Forex Forecast – Dollar Getting Ready for Another Push Up PDF Print E-mail
Written by Andrew11   
Tuesday, 10 January 2012

Tuesday 10/01/2012 8.00PM GMT 9.00PM CET


Today we saw US stocks hit 5 month highs but this really is a fantastic sell opportunity and in the months ahead, we are going to see stocks crashing and the dollar continuing its trend higher.


 

For now the Dollar has eased slightly but it wont be for long the big picture is one of slowing growth and a fiscal crisis in euro zone which still has the potential to cause the biggest economic turn down since the thirties. Before we look at the news, lets check out important levels of support and resistance and round up our trades.


Trade Summary


Last week we reduced Euro, Canadian and Aussie Dollar positions by 50% banking out near the lows. We also flattened our short Pound into 1.54 for a profit, and taken all our profit from the swing trade we did long dollar yen. Were much the same as yesterday but the Aussie is close to us loading up as we come into 1.040 and the Canadian Dollar as we approach 99.00


AUD: We are short into 1.040 and have a good profit and will look to put our banked profit back in on any rally or break of 1.010 support which is in line with the mid Bollinger Band.


GBP: We banked out into 1.54 and were now going to re sell back on any fall in momentum and see the 1.56 level ( where our last short trade was taken) as a good level to sell into. We are seeing a rally and now were on alert to sell it for a move back down to and through 1.54.


CAD: 99.00 key resistance on the upside. We remain short from 99.00 and looking to put our banked profit back in the market.


EUR: We have banked 50% of our Euro short trade and see a rally back to 1.28 – 1.29 as a good selling opportunity on falling momentum with stops behind 1.30. We have been selling the Euro since the move up to 1.42, made a lot of profit and expect more to come.


JYP: We took the bounce up in the dollar due to it being oversold and as we stalled we banked our profit and were now flat. We will look to go long again on a move to oversold or break to the upside from the channel at 78.00.

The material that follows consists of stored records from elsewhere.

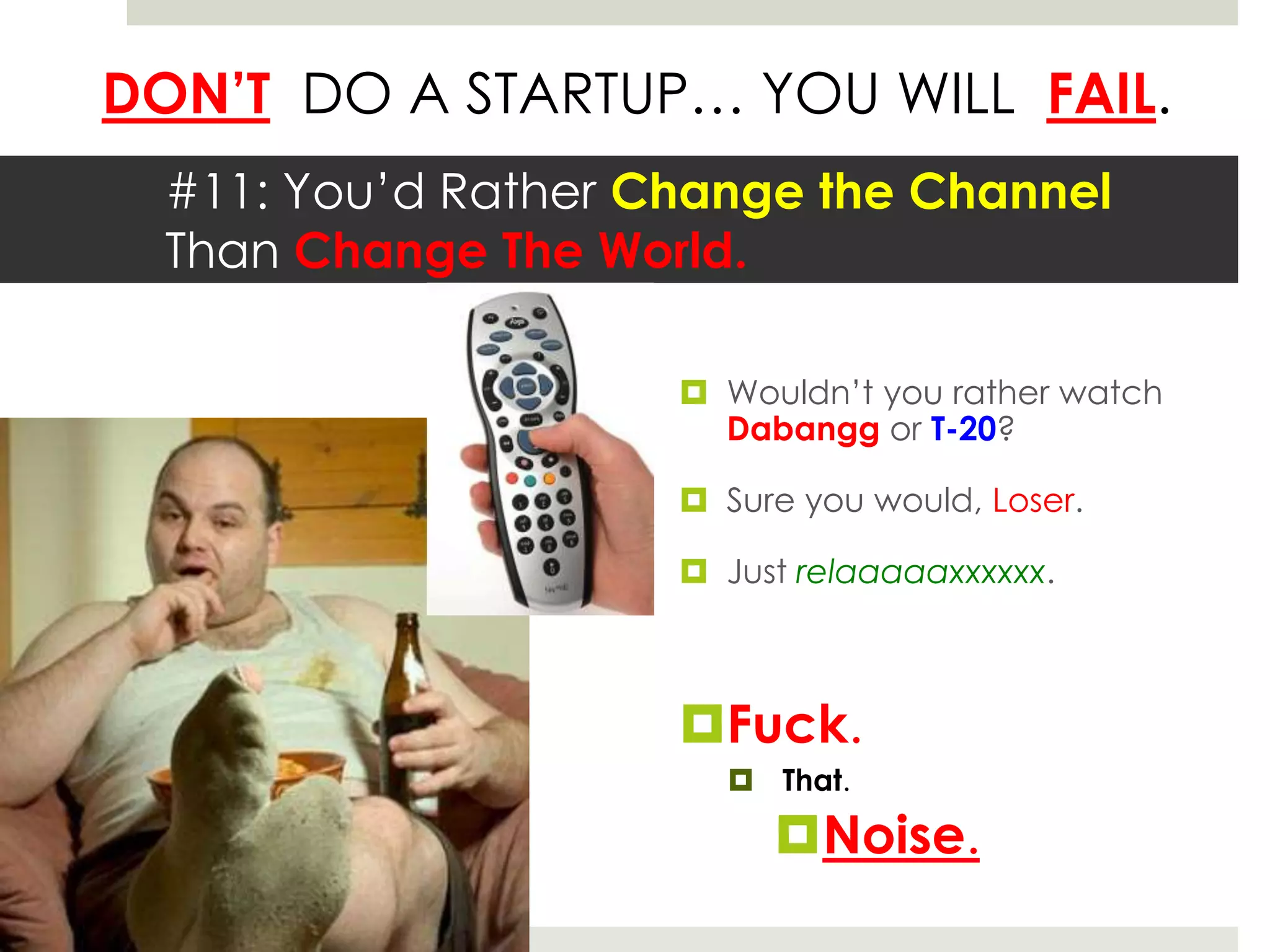 DON'T DO A STARTUP… YOU WILL FAIL.

#11: You'd Rather Change the Channel Than Change The World.

Wouldn't you rather watch Dabangg or T-20?

Sure you would, Loser.

Just relaaaaaxxxxxx.

Fuck.

That.

Noise.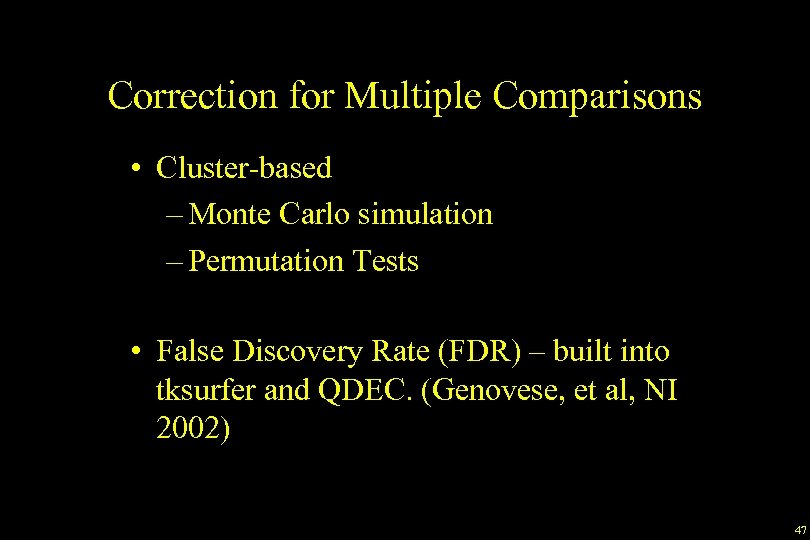 Correction for Multiple Comparisons

• Cluster-based
– Monte Carlo simulation
– Permutation Tests

• False Discovery Rate (FDR) – built into tksurfer and QDEC. (Genovese, et al, NI 2002)

47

Euro Zone – Fiscal Crisis Rumbles on Euro Going South in a Choppy Trade


Nothing new in euro zone a lot of talk of a long term solution ( which no one really is interested) there interested in debt levels now.


In addition to debt we have economic activity slowing with only Germany bucking the down trend but Germany is not the problem its other nations and while Italy has been in the spotlight recently France is today and it's the second biggest economy in the zone.


In France the central bank said growth had stalled in the fourth quarter of 2011 in the zone's second-biggest economy. French industrial production however rose 1.1 percent in November on a call for zero growth but numbers recently have been generally poor and the country is slowing up.


Euro zone banks were also highlighted by another record high in overnight deposits held at the European Central Bank by commercial lenders which is most of the money grated to them by the ECB in cheap loans from 489 billion Euro's in the ECB's quantitative easing ( although the ECB don't call it this) liquidity operation late last month.


Debts are huge for many countries, borrowing costs are to high and even worse when austerity measures have to kick in, economic growth is contracting. This will make it impossible for many countries to trim their deficits and fuel public anger even further. We have money being printed to solve the problem ( which it won't ) interest rates on the way down and in our view its only a matter of time before Euro zone sees a country go bust or countries start to leave of there own free will.


The zone is a mess with no clear policies to inspire confidence. The best we can hope for is an orderly break up rather than a major nation go down. Whatever happens, euro zone faces a its biggest recession in the post war era – sell the Euro on rallies and look for it to move to 1.20 or lower.


China Going Down and Taking the Aussie Dollar With it


China's exports and imports grew at their slowest pace in over two years to December 2011 which we think is confirming, the slow up is under way with other indicators and that China could be heading for a hard landing but the news wires are bearish – there bulls and here are two comments which amused me.


U.S. stocks rose, sending the Standard & Poor’s 500 Index toward its highest level since July, on bets that China may act to spur economic growth” (Bloomberg)


The figures fuelled expectations of more policy action from Beijing to support the world's second biggest economy, and most Asian markets gained on Tuesday” (Reuters)


So how are they going to do this? There export markets are contracting and there is no domestic demand to pick up the slack. We have huge Government and private debt and inflation is present at reasonable levels – will slashing interest rates help? No its an export led economy, its now going to suffer as the global economy contracts.


Chinese growth is built on a manipulated currency and cheap labour and its never bothered to try and foster a big middle class and the fact is most Chinese are worried about how to make ends meet and not thinking of buying consumer goods. China is going down and economic growth will contract dramatically in the months ahead and this will drag the Australian Dollar down with it.


Risk Assets – Huge Falls are Coming Safe Haven Currencies Going Up


Risk assets are holding up well so far in 2012 but it won't last and we expect to see big falls in global equity markets this year and this will fuel safe haven currencies such as the Dollar and keep its up trend intact.